Alıntı Metin:
□ □ □
Emsal Mahkeme Kararı İstanbul Anadolu 5. Asliye Ticaret Mahkemesi 2018/657 E. 2020/92 K. 29.01.2020 T.

Görüntülediğiniz mahkeme kararı henüz kesinleşmemiştir. Yararlı olması amacıyla eklenmiştir.

T.C. İstanbul Anadolu 5. ASLİYE TİCARET MAHKEMESİ

ESAS NO : 2018/657 Esas
KARAR NO : 2020/92

DAVA : İtirazın İptali (Bankacılık İşlemlerinden Kaynaklanan)
DAVA TARİHİ : 05/06/2018
KARAR TARİHİ : 29/01/2020

Mahkememizde görülmekte olan İtirazın İptali (Bankacılık İşlemlerinden Kaynaklanan) davasının yapılan açık yargılaması sonunda,
GEREĞİ DÜŞÜNÜLDÜ:
İDDİA:
Davacı vekili dava dilekçesinde özetle; “müvekkili bankanın ——————- imzalanan muhtelif kredi sözleşmelerine istinaden kredi kullandırıldığını, diğer davalı/borçlu …’un ise kredi sözleşmelerini müşterek borçlu ve müteselsil kefil sıfatıyla imzaladığını, kredi hesabının kat edilerek muaccel hale getirilmesi için Beyoğlu —- Noterliği’nin — yevmiye no’lu ihtarnamesinin keşide edildiği, ancak borcun ödenmediğini, bunun üzerine alacağın tahsili için icra takibi yapıldığını, davalıların haksız itirazlarının reddi gerektiğini, talep edilen faiz oranının taraflar arasında imzalanan sözleşme hükümleri gereği talep edildiği, yasaya ve mevzuata uygun olduğunu, açıkladıkları nedenlerle davalı borçlunun itirazının iptali ile takibin devamına, davalının %20 icra inkar tazminatına hükmedilmesine ve yargılama giderleri ile vekalet ücretinin davalı tarafa yükletilmesine karar verilmesini talep ve dava etmiştir.
□ □ □
Çıkarılmış veri kayıtları

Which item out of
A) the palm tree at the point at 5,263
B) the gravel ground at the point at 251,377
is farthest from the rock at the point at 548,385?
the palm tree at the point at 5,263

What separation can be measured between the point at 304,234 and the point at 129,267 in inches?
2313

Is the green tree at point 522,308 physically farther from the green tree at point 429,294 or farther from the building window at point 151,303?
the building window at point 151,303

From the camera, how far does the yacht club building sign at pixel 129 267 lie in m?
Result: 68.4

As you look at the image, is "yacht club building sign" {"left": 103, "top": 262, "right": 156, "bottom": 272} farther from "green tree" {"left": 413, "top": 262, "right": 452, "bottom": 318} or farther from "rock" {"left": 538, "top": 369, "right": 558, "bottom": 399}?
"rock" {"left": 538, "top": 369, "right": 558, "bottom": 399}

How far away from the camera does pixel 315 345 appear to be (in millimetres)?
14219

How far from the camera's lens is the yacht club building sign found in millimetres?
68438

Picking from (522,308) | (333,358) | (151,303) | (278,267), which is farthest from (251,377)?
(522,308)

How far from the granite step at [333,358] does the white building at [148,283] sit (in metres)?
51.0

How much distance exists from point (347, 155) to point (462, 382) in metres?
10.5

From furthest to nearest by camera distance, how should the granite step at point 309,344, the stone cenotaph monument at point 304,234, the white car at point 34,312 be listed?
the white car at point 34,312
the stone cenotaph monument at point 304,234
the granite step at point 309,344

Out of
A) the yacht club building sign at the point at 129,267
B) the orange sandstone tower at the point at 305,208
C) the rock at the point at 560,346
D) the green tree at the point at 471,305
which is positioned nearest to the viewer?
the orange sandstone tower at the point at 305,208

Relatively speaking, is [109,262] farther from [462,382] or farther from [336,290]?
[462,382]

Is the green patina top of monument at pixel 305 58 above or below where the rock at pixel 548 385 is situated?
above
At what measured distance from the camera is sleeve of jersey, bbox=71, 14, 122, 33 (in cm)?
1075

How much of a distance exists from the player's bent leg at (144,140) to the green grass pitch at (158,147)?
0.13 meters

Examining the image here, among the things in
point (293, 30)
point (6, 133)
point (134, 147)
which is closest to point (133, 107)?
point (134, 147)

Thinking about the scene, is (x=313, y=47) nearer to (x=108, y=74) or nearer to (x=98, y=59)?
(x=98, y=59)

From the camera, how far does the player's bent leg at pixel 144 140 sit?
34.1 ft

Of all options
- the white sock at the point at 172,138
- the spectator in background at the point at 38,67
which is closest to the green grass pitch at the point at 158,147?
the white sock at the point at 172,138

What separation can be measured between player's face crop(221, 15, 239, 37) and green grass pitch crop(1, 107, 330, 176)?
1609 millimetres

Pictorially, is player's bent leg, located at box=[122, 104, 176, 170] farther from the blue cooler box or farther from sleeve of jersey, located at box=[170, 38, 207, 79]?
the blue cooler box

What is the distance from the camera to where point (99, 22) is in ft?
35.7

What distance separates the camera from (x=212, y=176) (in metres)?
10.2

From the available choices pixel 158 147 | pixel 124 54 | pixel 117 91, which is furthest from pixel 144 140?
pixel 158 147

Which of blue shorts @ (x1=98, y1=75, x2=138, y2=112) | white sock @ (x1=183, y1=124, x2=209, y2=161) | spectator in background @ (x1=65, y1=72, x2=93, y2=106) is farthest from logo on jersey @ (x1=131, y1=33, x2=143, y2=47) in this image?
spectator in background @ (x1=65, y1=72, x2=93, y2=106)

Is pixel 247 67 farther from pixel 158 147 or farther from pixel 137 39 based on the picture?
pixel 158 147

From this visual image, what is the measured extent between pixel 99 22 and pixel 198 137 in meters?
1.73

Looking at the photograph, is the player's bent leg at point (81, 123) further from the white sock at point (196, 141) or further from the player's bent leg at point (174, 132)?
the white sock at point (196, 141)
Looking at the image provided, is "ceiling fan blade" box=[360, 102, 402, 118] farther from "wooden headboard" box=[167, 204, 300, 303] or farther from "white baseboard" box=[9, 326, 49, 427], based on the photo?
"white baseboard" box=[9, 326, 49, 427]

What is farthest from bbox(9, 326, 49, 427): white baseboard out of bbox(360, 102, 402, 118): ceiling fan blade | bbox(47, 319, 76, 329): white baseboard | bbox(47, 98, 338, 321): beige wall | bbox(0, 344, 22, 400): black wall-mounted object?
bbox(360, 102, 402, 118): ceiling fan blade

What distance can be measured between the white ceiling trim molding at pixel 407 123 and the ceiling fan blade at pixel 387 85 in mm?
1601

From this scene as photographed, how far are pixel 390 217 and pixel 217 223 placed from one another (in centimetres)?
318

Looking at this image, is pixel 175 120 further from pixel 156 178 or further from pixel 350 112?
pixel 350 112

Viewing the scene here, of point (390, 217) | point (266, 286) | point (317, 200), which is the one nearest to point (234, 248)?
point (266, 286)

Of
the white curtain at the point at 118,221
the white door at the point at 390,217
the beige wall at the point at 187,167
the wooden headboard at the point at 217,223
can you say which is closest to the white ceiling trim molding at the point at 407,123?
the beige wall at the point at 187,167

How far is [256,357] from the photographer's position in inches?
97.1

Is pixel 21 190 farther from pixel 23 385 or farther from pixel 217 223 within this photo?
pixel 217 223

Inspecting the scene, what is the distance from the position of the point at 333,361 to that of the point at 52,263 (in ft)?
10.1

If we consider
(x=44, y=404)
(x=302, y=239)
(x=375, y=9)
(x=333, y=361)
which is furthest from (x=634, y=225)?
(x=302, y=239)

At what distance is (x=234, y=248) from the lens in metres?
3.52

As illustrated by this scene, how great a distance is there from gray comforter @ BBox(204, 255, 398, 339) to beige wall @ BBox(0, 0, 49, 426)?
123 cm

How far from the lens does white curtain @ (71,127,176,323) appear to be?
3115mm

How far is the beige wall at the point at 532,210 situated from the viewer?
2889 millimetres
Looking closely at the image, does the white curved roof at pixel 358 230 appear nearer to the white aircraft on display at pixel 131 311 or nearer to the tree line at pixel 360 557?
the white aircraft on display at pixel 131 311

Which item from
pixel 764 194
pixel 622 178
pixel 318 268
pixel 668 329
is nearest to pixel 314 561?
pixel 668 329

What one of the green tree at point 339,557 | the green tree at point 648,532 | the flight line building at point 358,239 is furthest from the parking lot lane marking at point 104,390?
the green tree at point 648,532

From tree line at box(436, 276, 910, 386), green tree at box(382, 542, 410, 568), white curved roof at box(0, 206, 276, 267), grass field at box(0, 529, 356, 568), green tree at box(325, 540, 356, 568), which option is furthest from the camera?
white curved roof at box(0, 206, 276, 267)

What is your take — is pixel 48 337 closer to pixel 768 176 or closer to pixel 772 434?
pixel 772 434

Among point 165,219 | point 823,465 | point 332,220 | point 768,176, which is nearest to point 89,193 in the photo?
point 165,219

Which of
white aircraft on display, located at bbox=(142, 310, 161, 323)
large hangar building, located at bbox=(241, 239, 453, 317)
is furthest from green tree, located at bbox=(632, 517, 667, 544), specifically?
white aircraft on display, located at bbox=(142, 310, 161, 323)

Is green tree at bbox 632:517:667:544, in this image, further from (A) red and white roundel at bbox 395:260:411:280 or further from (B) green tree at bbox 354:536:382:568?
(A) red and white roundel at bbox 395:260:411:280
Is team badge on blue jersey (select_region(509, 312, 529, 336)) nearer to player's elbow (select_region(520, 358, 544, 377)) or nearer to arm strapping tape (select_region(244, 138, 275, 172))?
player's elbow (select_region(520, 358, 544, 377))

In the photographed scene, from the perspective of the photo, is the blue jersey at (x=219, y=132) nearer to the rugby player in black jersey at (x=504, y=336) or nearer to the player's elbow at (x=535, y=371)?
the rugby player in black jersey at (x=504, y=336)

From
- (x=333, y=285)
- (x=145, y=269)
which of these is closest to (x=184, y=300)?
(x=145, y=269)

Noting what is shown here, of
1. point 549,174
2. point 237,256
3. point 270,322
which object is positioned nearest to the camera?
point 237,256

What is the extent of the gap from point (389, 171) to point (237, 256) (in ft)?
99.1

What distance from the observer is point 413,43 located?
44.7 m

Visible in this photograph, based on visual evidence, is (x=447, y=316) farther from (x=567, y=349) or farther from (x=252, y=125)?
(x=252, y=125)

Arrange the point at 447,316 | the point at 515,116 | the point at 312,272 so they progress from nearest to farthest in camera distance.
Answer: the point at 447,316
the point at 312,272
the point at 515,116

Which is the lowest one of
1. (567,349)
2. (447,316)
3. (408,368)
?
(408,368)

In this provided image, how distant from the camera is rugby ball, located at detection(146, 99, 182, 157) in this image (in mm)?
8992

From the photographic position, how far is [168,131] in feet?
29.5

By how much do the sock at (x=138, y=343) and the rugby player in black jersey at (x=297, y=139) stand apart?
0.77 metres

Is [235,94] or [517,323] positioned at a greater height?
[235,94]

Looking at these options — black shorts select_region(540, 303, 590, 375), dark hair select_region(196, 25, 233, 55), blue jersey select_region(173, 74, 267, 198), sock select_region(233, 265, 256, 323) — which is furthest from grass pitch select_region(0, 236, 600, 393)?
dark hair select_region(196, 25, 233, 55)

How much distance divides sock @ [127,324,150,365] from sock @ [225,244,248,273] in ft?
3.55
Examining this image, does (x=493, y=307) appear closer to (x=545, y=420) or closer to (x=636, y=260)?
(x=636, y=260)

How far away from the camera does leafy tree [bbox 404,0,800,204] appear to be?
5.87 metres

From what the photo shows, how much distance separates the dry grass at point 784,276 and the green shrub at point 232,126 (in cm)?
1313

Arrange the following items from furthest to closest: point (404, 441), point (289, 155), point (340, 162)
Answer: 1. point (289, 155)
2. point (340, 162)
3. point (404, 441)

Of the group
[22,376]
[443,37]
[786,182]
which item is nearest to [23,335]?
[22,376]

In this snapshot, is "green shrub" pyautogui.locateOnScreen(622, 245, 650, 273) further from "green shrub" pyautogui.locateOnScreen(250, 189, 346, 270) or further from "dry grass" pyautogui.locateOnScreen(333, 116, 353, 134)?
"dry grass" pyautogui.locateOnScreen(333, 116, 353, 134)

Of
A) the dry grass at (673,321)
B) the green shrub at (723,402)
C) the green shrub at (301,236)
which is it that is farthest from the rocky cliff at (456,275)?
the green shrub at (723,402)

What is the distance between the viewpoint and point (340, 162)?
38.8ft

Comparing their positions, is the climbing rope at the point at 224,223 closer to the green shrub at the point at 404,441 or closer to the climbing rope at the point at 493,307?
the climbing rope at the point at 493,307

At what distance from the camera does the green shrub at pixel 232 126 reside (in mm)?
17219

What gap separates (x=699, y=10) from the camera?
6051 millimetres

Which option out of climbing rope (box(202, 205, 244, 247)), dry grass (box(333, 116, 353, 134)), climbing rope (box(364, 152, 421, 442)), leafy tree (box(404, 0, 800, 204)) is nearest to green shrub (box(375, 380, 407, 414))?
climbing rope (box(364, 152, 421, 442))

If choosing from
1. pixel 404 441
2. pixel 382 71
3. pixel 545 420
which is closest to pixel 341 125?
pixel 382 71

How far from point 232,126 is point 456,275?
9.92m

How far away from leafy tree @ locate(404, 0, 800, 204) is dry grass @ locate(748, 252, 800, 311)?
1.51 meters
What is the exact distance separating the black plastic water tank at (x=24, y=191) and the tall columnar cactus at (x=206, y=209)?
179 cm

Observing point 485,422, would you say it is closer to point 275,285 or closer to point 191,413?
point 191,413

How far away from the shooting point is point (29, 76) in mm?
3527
□ □ □
Alıştırma A: Mahkeme kararına göre dava hangi tarihte açılmıştır?
Alıştırma B: Kayıtlarda "monument" kelimesinin geçtiği satırları sayınız ve yalnızca bu sayıyı yazınız. Büyük-küçük harf ayrımı dikkate alınmalıdır.

Görevin Cevabı A: Dava 05/06/2018 tarihinde açılmıştır.

Görevin Cevabı B: 3